| Task item |
Reproduce in full, word for word, the passage on Question 21 and counseling for military sexual assault.

| Given passage |
◆ ◆ ◆
But years later, as she contemplated a switch to a new job within the National Guard, that decision to seek counseling for sexual assault put her security clearance – and her job – in jeopardy.
The issue was “Question 21,” which asks anyone applying for a national security-related job: “In the last seven years, have you consulted with a mental health professional (psychiatrist, counselor, etc.) ... about a mental health related condition?”
US troops can answer “no” to the question – even if they have received counseling – so long as the therapy was for post-traumatic stress resulting from battle, marital strife due to war-related separation, or grief counseling from losing a fellow soldier.
But not for victims of military sexual assault, and advocacy groups are now pushing to change that.
The Service Woman’s Action Network (SWAN) was alerted to concerns surrounding Question 21 after receiving phone calls from sexual-assault victims afraid of losing their security clearances after seeking counseling.
◆ ◆ ◆
Dataset records:
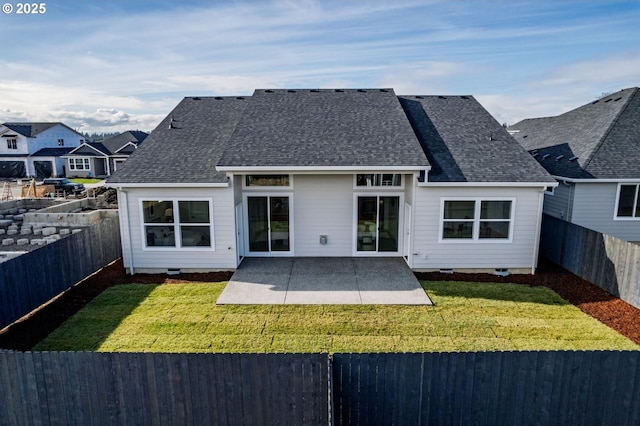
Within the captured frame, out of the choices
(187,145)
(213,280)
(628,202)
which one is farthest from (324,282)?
(628,202)

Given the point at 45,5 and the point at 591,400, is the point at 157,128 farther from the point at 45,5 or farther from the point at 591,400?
the point at 591,400

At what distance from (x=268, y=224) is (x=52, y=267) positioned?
239 inches

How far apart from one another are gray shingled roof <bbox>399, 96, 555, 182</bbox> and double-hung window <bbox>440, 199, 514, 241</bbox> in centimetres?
76

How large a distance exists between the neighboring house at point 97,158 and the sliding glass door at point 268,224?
120ft

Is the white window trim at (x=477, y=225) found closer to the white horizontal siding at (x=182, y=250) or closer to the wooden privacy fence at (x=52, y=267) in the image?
the white horizontal siding at (x=182, y=250)

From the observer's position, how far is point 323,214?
12812 mm

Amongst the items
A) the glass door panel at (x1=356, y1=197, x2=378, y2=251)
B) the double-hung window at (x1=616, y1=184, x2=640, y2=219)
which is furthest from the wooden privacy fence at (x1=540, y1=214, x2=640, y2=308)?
the glass door panel at (x1=356, y1=197, x2=378, y2=251)

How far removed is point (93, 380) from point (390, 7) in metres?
13.8

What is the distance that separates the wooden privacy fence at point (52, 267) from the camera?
8297mm

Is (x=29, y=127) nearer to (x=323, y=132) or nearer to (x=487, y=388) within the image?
(x=323, y=132)

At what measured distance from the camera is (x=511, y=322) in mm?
8594

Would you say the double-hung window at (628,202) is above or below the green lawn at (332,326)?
above

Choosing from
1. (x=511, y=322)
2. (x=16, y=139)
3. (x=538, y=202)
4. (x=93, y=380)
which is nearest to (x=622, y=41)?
(x=538, y=202)

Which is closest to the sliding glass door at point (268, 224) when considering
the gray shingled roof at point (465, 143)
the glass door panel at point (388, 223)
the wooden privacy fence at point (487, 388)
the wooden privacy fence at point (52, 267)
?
the glass door panel at point (388, 223)
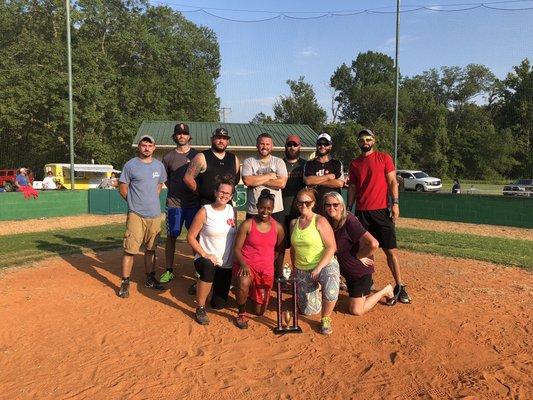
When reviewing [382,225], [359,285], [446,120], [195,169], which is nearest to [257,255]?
[359,285]

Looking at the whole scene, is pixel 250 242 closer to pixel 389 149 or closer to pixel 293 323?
pixel 293 323

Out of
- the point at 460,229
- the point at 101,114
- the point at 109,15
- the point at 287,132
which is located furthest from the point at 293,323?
the point at 109,15

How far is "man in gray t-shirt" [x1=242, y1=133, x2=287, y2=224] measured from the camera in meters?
4.51

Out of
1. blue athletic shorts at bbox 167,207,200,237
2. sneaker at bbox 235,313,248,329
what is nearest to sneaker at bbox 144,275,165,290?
blue athletic shorts at bbox 167,207,200,237

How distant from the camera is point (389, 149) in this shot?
137ft

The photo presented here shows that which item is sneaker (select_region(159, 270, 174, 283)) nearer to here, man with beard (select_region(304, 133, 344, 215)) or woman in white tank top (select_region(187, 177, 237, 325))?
woman in white tank top (select_region(187, 177, 237, 325))

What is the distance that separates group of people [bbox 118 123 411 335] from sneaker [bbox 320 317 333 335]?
0.03 feet

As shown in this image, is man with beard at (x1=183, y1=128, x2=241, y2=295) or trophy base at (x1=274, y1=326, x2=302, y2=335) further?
man with beard at (x1=183, y1=128, x2=241, y2=295)

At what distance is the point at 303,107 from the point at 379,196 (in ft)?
164

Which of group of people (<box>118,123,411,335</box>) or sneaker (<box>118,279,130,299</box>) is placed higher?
group of people (<box>118,123,411,335</box>)

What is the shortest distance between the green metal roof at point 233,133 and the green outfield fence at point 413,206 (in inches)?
245

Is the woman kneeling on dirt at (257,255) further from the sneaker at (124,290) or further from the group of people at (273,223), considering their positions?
the sneaker at (124,290)

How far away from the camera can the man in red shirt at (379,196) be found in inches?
187

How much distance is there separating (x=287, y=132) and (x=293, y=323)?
21860 millimetres
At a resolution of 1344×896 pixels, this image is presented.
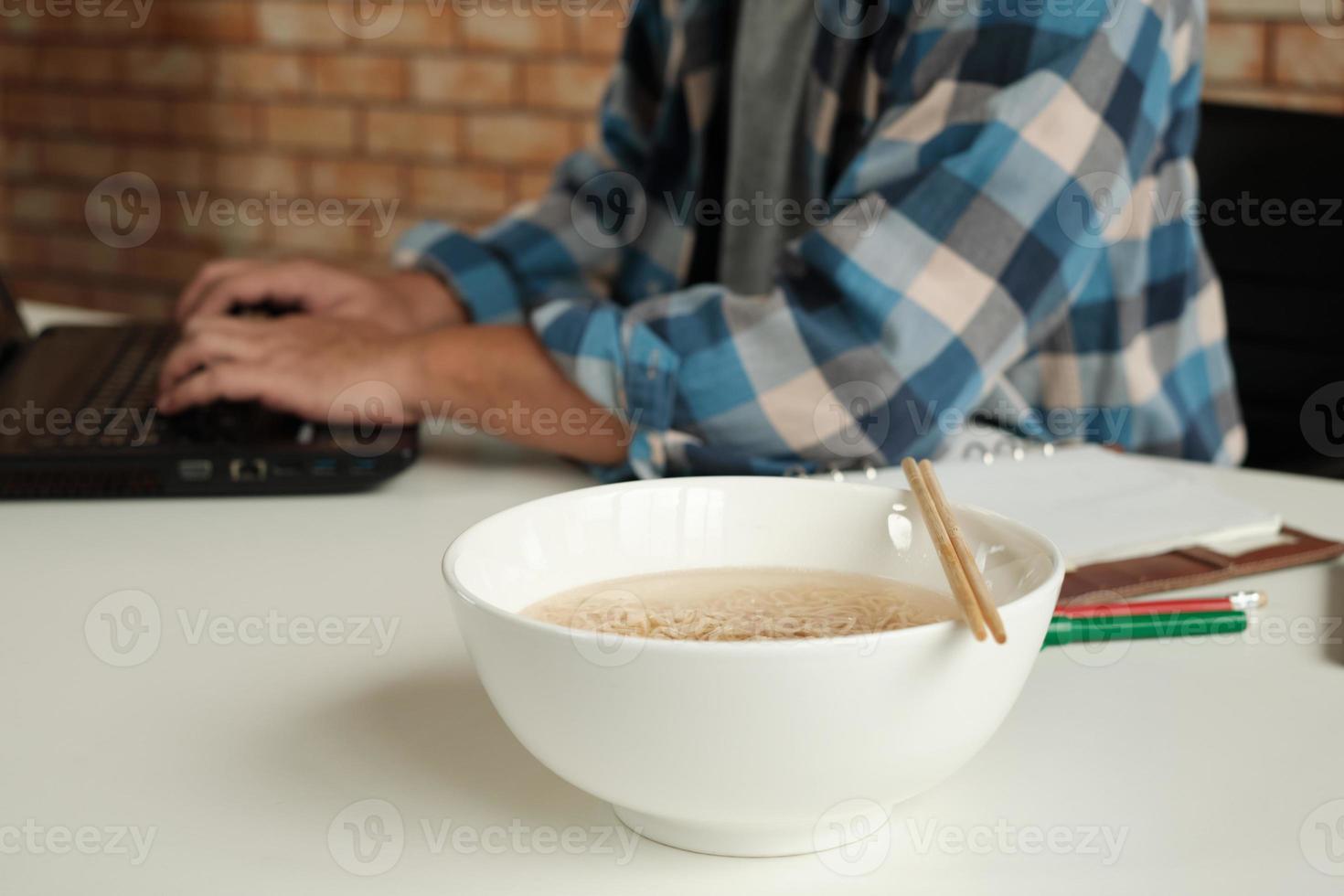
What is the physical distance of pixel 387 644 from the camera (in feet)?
1.92

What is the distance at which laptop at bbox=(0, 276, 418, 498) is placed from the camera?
2.60ft

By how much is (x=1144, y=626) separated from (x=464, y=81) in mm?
1936

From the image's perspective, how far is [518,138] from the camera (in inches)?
89.6

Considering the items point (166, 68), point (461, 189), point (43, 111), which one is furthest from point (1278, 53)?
point (43, 111)

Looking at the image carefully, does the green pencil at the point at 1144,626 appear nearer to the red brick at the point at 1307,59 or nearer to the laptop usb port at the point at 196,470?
the laptop usb port at the point at 196,470

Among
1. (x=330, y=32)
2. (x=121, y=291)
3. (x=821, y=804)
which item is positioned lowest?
(x=121, y=291)

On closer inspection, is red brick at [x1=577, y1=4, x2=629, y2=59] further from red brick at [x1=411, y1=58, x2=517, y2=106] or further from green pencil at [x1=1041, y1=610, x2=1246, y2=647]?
green pencil at [x1=1041, y1=610, x2=1246, y2=647]

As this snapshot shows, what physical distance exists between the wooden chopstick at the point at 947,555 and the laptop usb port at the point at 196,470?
467mm

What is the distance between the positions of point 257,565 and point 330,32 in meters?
1.94

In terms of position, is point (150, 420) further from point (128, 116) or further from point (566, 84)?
point (128, 116)

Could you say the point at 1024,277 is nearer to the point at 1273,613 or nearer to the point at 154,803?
the point at 1273,613

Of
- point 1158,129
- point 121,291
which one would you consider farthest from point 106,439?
point 121,291

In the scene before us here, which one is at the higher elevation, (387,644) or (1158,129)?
(1158,129)

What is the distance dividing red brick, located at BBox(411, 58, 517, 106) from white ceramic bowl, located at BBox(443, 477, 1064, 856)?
76.0 inches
◆ ◆ ◆
| Solution below |
But years later, as she contemplated a switch to a new job within the National Guard, that decision to seek counseling for sexual assault put her security clearance – and her job – in jeopardy.
The issue was “Question 21,” which asks anyone applying for a national security-related job: “In the last seven years, have you consulted with a mental health professional (psychiatrist, counselor, etc.) ... about a mental health related condition?”
US troops can answer “no” to the question – even if they have received counseling – so long as the therapy was for post-traumatic stress resulting from battle, marital strife due to war-related separation, or grief counseling from losing a fellow soldier.
But not for victims of military sexual assault, and advocacy groups are now pushing to change that.
The Service Woman’s Action Network (SWAN) was alerted to concerns surrounding Question 21 after receiving phone calls from sexual-assault victims afraid of losing their security clearances after seeking counseling.